** 課題 **
相続放棄についての解説文を、最後の文の続きから書き進めてください。

** 引用文 **
相続放棄とは?放棄をおすすめするケースや手続の流れ、相続財産の債務整理についても解説
故人が残した多額の借金の相続人になってしまった場合は、どうしたら良いでしょうか。
また、相続人同士の仲が悪く、熾烈な遺産争いが繰り広げられている場合でも、相続手続には参加しなければならないのでしょうか?
このような、相続にまつわる悩みを解決する手段として、「相続放棄」という選択肢があります。
返しきれないような多額の借金を、無理して相続する必要はありません。
また、不本意な遺産争いに無理して巻き込まれる必要もないのです。
本コラムでは、相続放棄の基礎知識や放棄をおすすめするケース、手続の流れ、相続財産の債務整理などについて、わかりやすく解説していきます。
相続放棄について詳しく知りたい方や、現在相続放棄するべきか悩んでいる方は、ぜひ参考にしてみてください。
相続放棄とは
「相続放棄」とは、被相続人が残した一切の財産を承継しない(相続権を放棄する)ことをいいます。
「被相続人」とは、亡くなった方のことです。
例えば父親が妻と一人息子を残して亡くなった場合は、父親が「被相続人」、妻と息子が「相続人」となります。
相続放棄をするには、法律で定められた期間内に、家庭裁判所に対してその旨の申述をする必要があります。「私は一切の相続権を放棄します」と家族や親族に宣言しただけでは、相続権がなくなることはありません。
なお、法律で定められた期間内とは「自己のために相続の開始があったことを知った時から3箇月以内」(民法915条第1項)とされています。
「自己のために相続の開始があったことを知った時」とは、被相続人が亡くなったこと及び自分が相続人であることを知った時です。
相続放棄のメリットとして、まず借金や滞納税金などのマイナスの財産を相続しないですむ点が挙げられます。
また、2024年4月1日から相続登記が義務化され、違反者には罰則が科されるようになりますが、相続放棄をした人には登記義務は課されません。
一方、デメリットとしては、持ち家や土地、預貯金などのプラスの財産も相続できなくなる点が挙げられます。相続放棄された財産は、他の相続人が承継することになるのです。

** 空間に関する質問の一覧 **
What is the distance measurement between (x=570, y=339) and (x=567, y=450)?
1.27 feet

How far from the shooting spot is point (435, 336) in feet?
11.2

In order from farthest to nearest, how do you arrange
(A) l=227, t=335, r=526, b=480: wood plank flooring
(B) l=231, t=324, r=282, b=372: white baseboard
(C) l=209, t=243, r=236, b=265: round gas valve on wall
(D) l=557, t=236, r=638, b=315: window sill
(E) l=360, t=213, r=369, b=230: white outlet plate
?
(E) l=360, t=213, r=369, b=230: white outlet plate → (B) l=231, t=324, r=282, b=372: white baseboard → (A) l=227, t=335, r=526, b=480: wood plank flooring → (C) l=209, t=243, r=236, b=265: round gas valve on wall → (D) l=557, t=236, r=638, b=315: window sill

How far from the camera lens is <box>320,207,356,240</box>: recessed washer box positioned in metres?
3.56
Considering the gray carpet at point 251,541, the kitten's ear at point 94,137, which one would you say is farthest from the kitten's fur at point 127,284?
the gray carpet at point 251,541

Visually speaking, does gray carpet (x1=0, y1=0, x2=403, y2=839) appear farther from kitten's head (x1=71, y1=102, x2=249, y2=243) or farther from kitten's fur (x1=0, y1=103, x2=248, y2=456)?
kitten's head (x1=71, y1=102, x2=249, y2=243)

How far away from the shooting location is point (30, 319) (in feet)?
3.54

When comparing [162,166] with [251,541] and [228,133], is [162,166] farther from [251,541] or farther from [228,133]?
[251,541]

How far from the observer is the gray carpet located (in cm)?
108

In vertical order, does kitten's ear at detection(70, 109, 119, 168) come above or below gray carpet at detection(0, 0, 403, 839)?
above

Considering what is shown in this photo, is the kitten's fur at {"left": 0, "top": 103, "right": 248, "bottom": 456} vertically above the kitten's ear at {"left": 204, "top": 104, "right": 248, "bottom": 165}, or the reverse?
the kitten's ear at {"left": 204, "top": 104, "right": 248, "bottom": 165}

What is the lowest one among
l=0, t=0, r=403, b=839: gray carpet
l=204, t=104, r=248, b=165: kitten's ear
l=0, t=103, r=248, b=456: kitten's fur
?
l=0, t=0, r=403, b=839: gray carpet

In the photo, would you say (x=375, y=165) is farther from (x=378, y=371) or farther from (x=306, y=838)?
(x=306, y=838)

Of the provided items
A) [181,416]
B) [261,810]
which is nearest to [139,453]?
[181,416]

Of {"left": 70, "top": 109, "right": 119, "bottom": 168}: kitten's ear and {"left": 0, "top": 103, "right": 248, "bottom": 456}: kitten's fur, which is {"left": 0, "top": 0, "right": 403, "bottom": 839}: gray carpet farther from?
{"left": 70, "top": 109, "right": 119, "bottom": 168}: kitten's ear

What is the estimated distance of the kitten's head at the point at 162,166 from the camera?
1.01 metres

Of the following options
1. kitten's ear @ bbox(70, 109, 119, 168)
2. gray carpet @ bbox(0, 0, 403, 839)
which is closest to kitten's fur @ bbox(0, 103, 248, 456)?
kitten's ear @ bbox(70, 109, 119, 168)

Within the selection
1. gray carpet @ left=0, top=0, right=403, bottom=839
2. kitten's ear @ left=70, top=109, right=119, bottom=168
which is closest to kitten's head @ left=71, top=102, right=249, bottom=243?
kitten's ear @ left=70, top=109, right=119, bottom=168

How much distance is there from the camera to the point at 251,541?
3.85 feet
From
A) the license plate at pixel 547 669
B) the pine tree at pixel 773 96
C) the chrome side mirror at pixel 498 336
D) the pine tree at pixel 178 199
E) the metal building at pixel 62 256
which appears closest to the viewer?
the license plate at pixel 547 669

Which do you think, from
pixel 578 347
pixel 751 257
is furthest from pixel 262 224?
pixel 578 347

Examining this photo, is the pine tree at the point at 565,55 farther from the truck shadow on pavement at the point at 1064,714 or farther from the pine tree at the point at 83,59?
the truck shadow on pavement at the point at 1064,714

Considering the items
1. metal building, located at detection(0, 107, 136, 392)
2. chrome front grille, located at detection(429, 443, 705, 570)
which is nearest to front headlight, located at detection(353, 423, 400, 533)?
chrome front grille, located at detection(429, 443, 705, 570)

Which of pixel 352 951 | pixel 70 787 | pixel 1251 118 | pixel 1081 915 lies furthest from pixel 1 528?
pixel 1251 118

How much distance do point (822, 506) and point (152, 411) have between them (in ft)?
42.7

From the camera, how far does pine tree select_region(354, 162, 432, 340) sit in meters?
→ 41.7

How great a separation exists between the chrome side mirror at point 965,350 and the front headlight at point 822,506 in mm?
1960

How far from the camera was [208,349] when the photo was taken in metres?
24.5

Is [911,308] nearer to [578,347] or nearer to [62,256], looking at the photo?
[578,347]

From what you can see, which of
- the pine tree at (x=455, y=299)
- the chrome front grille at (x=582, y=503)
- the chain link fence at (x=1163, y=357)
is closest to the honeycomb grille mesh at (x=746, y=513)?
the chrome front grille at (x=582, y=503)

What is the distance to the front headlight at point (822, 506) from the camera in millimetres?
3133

** 課題の結果 **
相続放棄をおすすめするケース
ここでは、相続放棄をおすすめするケースについて見ていきましょう。
相続財産が債務超過状態になっているケース
相続放棄をおすすめする典型的なパターンは、預貯金や不動産などのプラスの財産よりも、借金や滞納税金などのマイナスの財産が上回っている(=債務超過状態になっている)ケースです。
債務超過状態の場合、プラスの財産をすべて借金の返済に充てても、なお負債が残ります。
そして、残った負債は、相続人が自らの負担で返済しなければなりません。
このようなケースでは、「たとえ借金を背負うことになっても、思い出のある実家を相続したい」などの事情がない限りは、相続放棄をした方が良いでしょう。
なお、プラス財産とマイナス財産のどちらが多いのか、よくわからない場合は「限定承認」するのも一つの方法です。
限定承認とは、プラスの相続財産の範囲内で、マイナスの財産を引き継ぐ方法です。
限定承認には、次のようなメリットがあります。
まず、プラスの財産のすべてを返済に充てても負債が残る場合は、残った負債を相続する必要はありません。
逆に、すべての負債を返済して、なおかつプラスの財産が残る場合はその財産は相続することができるのです。
一方、デメリットとしては、相続放棄はそれぞれの相続人が単独で手続できるのに対して、限定承認はすべての相続人が共同で手続しなければならない点が挙げられます。
相続人同士の意見が一致しなければ、限定承認はできないのです。
面倒な相続問題に関わりたくないケース
相続手続の難航が予想される場合に、面倒を避けるために相続放棄をするケースもあります。具体的には、以下のようなケースです。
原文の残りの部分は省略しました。